A bag of flour has a mass of $2.00\text{ kg}$, correct to 2 decimal places.
(a) Write down the degree of accuracy. (b) Find the upper and lower bounds. (c) Write the inequality for $m$. (d) Explain why a true mass of exactly $2.005\text{ kg}$ would not be recorded as $2.00\text{ kg}$.
Answer
(a) Degree of accuracy
Degree of accuracy $= 0.01\text{ kg}$
Remember: 2 decimal places means rounded to the nearest $0.01$.
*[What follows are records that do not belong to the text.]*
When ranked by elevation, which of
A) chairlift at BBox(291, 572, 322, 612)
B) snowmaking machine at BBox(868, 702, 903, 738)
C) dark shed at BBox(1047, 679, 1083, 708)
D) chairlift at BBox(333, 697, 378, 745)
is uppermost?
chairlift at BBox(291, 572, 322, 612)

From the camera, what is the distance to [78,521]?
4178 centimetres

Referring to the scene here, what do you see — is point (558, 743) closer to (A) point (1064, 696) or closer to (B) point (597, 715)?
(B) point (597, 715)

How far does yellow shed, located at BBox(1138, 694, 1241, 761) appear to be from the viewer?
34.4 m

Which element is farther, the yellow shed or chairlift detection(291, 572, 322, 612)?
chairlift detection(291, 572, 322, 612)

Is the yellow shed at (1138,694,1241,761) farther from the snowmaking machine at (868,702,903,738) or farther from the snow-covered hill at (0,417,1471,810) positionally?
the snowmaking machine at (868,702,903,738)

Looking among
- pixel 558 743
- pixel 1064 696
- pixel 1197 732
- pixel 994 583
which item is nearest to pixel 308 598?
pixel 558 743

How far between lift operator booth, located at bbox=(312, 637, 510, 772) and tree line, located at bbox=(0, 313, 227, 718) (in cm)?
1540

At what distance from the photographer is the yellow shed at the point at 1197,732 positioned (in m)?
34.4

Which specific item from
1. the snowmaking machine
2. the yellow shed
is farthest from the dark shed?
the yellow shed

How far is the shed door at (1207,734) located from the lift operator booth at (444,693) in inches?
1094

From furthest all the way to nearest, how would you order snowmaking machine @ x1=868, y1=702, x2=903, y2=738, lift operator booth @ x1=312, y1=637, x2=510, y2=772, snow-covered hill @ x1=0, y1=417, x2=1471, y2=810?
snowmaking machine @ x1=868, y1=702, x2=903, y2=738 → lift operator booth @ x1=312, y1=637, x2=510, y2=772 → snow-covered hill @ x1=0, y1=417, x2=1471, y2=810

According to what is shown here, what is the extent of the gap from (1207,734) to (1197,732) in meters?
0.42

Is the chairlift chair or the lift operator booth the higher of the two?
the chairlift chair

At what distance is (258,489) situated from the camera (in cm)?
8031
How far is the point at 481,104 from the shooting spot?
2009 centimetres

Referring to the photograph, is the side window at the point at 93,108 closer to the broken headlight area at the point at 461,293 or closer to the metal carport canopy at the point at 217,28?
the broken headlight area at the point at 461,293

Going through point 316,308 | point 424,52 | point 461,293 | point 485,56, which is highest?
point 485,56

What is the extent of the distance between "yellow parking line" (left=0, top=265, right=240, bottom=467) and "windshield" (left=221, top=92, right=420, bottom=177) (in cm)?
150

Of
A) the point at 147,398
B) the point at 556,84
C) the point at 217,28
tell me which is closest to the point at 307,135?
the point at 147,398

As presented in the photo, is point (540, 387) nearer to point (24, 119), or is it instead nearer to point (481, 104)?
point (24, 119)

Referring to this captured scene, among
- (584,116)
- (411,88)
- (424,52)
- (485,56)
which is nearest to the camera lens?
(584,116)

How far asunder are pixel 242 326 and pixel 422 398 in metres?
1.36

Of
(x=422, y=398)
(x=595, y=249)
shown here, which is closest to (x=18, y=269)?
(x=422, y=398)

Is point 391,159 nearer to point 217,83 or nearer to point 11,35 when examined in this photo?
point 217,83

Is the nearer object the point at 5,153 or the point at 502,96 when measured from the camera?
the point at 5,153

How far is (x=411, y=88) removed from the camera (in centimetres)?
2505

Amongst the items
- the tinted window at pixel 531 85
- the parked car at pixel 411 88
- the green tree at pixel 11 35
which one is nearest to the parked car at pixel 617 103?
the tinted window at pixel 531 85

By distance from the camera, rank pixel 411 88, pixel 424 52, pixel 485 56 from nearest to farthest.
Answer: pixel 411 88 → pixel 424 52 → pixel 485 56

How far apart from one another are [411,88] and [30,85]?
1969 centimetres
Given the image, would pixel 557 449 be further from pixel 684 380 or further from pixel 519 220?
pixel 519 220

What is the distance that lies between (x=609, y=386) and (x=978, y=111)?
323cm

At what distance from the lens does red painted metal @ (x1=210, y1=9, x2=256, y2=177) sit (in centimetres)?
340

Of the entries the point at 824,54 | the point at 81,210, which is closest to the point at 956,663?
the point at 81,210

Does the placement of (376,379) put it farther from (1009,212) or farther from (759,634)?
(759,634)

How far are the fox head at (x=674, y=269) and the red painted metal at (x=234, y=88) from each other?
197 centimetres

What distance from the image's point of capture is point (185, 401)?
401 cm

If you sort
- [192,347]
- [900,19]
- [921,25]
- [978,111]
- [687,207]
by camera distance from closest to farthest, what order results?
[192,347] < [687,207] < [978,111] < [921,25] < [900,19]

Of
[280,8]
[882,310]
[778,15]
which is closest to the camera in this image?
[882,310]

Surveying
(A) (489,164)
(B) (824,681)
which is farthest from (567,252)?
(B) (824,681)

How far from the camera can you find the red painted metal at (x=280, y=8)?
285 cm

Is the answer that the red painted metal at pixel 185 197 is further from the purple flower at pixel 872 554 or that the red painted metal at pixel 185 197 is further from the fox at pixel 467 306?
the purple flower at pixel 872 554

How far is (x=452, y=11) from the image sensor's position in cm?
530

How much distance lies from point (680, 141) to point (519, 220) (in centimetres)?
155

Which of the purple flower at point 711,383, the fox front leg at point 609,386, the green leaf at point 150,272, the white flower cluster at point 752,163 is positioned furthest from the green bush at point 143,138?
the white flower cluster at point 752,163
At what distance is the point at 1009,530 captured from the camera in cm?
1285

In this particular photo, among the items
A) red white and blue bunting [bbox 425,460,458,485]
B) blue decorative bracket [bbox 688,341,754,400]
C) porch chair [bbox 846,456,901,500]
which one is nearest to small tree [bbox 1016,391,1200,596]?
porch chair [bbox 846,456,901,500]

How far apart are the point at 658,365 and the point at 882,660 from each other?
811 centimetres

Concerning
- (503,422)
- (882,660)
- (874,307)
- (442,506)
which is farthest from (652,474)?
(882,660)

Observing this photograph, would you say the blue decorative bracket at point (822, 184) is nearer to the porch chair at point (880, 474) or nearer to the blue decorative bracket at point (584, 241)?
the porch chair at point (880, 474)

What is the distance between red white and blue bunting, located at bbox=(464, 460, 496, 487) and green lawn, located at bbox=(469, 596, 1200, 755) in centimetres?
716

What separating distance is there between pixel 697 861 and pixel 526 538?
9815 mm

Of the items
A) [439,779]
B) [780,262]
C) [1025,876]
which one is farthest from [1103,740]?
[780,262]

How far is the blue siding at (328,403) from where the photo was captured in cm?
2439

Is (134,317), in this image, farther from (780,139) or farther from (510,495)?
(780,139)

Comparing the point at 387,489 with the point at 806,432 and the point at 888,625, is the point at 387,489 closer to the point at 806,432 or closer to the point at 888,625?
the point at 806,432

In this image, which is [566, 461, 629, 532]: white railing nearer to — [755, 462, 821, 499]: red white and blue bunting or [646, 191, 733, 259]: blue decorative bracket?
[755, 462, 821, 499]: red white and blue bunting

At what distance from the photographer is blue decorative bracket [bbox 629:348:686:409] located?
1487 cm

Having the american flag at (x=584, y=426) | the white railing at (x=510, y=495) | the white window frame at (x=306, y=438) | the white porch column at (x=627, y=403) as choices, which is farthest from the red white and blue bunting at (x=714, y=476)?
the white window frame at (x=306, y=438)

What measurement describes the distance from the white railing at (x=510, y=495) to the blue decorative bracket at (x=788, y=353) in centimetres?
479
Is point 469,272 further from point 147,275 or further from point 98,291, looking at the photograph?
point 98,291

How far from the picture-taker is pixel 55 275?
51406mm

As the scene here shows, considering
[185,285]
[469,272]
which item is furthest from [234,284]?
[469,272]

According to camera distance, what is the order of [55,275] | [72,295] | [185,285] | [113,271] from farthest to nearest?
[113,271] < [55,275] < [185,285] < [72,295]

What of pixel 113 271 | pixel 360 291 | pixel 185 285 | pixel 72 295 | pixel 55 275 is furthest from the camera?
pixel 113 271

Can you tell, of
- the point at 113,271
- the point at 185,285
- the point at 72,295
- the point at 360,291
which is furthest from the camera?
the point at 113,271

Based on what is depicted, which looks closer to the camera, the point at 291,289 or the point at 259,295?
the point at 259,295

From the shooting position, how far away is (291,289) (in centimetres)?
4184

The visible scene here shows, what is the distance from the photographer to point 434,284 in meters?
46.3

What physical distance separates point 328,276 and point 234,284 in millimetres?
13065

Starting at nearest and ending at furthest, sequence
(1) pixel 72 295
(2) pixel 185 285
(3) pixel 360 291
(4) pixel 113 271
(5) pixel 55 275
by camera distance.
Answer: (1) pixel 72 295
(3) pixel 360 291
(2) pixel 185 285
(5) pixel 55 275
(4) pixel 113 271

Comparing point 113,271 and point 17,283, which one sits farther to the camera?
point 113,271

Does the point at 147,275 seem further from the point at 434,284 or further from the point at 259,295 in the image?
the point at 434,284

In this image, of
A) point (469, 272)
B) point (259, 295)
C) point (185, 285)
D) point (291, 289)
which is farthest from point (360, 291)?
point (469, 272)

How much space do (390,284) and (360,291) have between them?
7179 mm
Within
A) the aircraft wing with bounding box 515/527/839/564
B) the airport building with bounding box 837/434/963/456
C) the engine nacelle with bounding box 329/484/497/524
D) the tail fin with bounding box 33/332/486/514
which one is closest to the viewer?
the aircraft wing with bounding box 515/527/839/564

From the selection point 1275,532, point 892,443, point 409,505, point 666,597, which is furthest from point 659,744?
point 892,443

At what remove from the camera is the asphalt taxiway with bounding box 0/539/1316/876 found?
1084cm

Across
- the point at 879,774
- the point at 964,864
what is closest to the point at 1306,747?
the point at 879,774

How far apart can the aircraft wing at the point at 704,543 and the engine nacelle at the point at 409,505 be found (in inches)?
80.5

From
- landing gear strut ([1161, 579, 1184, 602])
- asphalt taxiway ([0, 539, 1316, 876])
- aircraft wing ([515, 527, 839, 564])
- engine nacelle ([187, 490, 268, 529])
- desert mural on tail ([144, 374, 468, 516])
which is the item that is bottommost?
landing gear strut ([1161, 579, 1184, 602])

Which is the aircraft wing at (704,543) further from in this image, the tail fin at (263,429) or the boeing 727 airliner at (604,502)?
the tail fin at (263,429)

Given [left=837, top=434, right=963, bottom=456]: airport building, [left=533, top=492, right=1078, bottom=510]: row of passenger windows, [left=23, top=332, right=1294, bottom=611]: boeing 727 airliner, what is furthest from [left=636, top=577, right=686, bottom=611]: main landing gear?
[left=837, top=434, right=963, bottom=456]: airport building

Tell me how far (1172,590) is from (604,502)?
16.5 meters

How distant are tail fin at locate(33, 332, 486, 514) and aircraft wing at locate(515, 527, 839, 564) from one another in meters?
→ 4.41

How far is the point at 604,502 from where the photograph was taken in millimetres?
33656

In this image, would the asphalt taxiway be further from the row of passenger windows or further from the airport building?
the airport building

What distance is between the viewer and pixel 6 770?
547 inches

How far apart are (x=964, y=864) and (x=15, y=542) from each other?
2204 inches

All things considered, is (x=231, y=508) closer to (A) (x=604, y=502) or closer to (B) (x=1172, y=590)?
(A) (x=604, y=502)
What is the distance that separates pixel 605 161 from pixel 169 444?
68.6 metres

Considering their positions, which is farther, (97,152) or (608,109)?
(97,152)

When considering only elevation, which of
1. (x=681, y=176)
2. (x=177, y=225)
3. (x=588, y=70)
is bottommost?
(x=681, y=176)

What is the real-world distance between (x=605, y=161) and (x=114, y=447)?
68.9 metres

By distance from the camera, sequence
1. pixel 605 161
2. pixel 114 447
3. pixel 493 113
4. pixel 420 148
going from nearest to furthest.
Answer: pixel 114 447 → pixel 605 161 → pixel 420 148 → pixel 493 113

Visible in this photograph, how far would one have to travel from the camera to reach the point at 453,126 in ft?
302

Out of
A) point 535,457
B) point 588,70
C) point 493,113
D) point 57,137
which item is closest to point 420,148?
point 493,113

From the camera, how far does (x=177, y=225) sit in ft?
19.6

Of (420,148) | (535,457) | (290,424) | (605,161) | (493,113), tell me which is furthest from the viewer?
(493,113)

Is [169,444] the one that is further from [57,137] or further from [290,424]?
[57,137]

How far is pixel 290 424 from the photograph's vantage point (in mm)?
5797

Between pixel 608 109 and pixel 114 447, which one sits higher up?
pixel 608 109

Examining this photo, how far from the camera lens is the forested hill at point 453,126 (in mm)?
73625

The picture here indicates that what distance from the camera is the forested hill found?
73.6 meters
(b) Upper and lower bounds
- Degree of accuracy $= 0.01\text{ kg}$ → $0.01 \div 2 = 0.005\text{ kg}$
- Lower bound $= 2.00 – 0.005 = 1.995\text{ kg}$
- Upper bound $= 2.00 + 0.005 = 2.005\text{ kg}$
Lower bound $= 1.995\text{ kg}$, Upper bound $= 2.005\text{ kg}$
(c) Inequality
$1.995 \leq m < 2.005$
(d) Why is $2.005\text{ kg}$ excluded?
By the rounding rule, if the digit after the last kept decimal place is 5 or more, we round up.
$2.005$ to 2 decimal places: the third decimal digit is $5$, so we round up → $2.01\text{ kg}$.
A true mass of $2.005\text{ kg}$ would be rounded to $2.01\text{ kg}$, not $2.00\text{ kg}$. So it falls outside the range. This is why the upper bound uses a strict $<$ sign — $2.005$ itself is not included.
General rule: The upper bound is always the value that would just tip over into the next rounded value. It marks the boundary but is never actually included in the range of possible true values.